Imagine you want to count the number of items being set in a list. So, instead of providing a native list object, you write your own class like this:

class MyList(list):
    count = 0
    def __setitem__(self, key, value):
        self.count += 1
        super(MyList, self).__setitem__(key, value)

ml = MyList([0])
for i in range(10):
    ml[0] = -i

print(ml.count) # print 10

Sounds good, right? Now, RemovalHeap and XHeap do exactly this when they keep track of the index of an item. Instead of counting, though, they store the new index in a dictionary. This is necessary for fast item removal, i.e. runtime of O(log n).

So far so good and this could be the end of the story if that were the only necessity for fast item removal. However, it turned out it isn't.

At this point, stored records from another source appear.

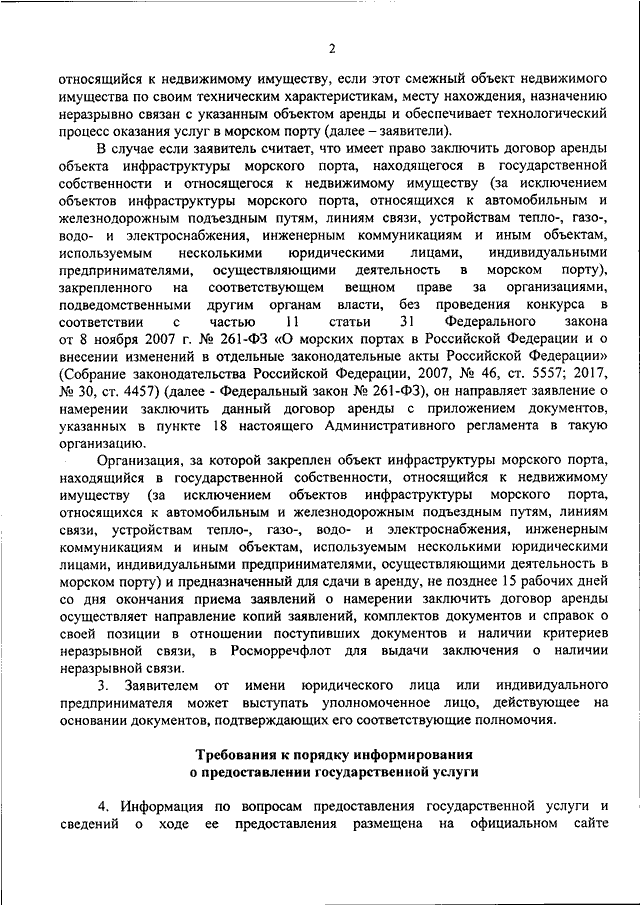 2

относящийся к недвижимому имуществу, если этот смежный объект недвижимого имущества по своим техническим характеристикам, месту нахождения, назначению неразрывно связан с указанным объектом аренды и обеспечивает технологический процесс оказания услуг в морском порту (далее – заявители).

В случае если заявитель считает, что имеет право заключить договор аренды объекта инфраструктуры морского порта, находящегося в государственной собственности и относящегося к недвижимому имуществу (за исключением объектов инфраструктуры морского порта, относящихся к автомобильным и железнодорожным подъездным путям, линиям связи, устройствам тепло-, газо-, водо- и электроснабжения, инженерным коммуникациям и иным объектам, используемым несколькими юридическими лицами, индивидуальными предпринимателями, осуществляющими деятельность в морском порту), закрепленного на соответствующем вещном праве за организациями, подведомственными другим органам власти, без проведения конкурса в соответствии с частью 11 статьи 31 Федерального закона от 8 ноября 2007 г. № 261-ФЗ «О морских портах в Российской Федерации и о внесении изменений в отдельные законодательные акты Российской Федерации» (Собрание законодательства Российской Федерации, 2007, № 46, ст. 5557; 2017, № 30, ст. 4457) (далее - Федеральный закон № 261-ФЗ), он направляет заявление о намерении заключить данный договор аренды с приложением документов, указанных в пункте 18 настоящего Административного регламента в такую организацию.

Организация, за которой закреплен объект инфраструктуры морского порта, находящийся в государственной собственности, относящийся к недвижимому имуществу (за исключением объектов инфраструктуры морского порта, относящихся к автомобильным и железнодорожным подъездным путям, линиям связи, устройствам тепло-, газо-, водо- и электроснабжения, инженерным коммуникациям и иным объектам, используемым несколькими юридическими лицами, индивидуальными предпринимателями, осуществляющими деятельность в морском порту) и предназначенный для сдачи в аренду, не позднее 15 рабочих дней со дня окончания приема заявлений о намерении заключить договор аренды осуществляет направление копий заявлений, комплектов документов и справок о своей позиции в отношении поступивших документов и наличии критериев неразрывной связи, в Росморречфлот для выдачи заключения о наличии неразрывной связи.

3. Заявителем от имени юридического лица или индивидуального предпринимателя может выступать уполномоченное лицо, действующее на основании документов, подтверждающих его соответствующие полномочия.

Требования к порядку информирования
о предоставлении государственной услуги

4. Информация по вопросам предоставления государственной услуги и сведений о ходе ее предоставления размещена на официальном сайте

When we now apply heappop on our counting class, it turns out it doesn't work anymore:

from heapq import heappop

ml = MyList(range(10))
heappop(ml)
print(ml.count) # print 0

No changes at all? That cannot be right.

It seems we don't jump back into Python code. You might say, this is due to the underlying C implementation of heappop but have a look. Let's copy the Python source from heappop and call it my_heappop:

def my_heappop(heap):
    from heapq import _siftup
    lastelt = heap.pop()
    if heap:
        returnitem = heap[0]
        heap[0] = lastelt
        _siftup(heap, 0)
        return returnitem
    return lastelt

As you can see, it just delegates work to _siftup and that will do the trick:

ml = MyList(range(10))
my_heappop(ml)
print(ml.count) # print 6

Now, there have been 6 changes to our heap when popping off the first item.

What's wrong here? As one can see, Python does in fact hop back and forth intertwined Python and C code. Why the public API of heapq doesn't work as expected whereas the private one does, is unclear to me. This peculiar behavior of heappop also holds for heappush, heapreplace and heappushpop. As usual I am open for suggestions and explanations.

In any case, that is the reason why RemovalHeap and XHeap duplicate some parts of heapq and now you know.

Best,
Sven

NOTE: I could reproduce this behavior for Python 2.7.6 and Python 3.4.3.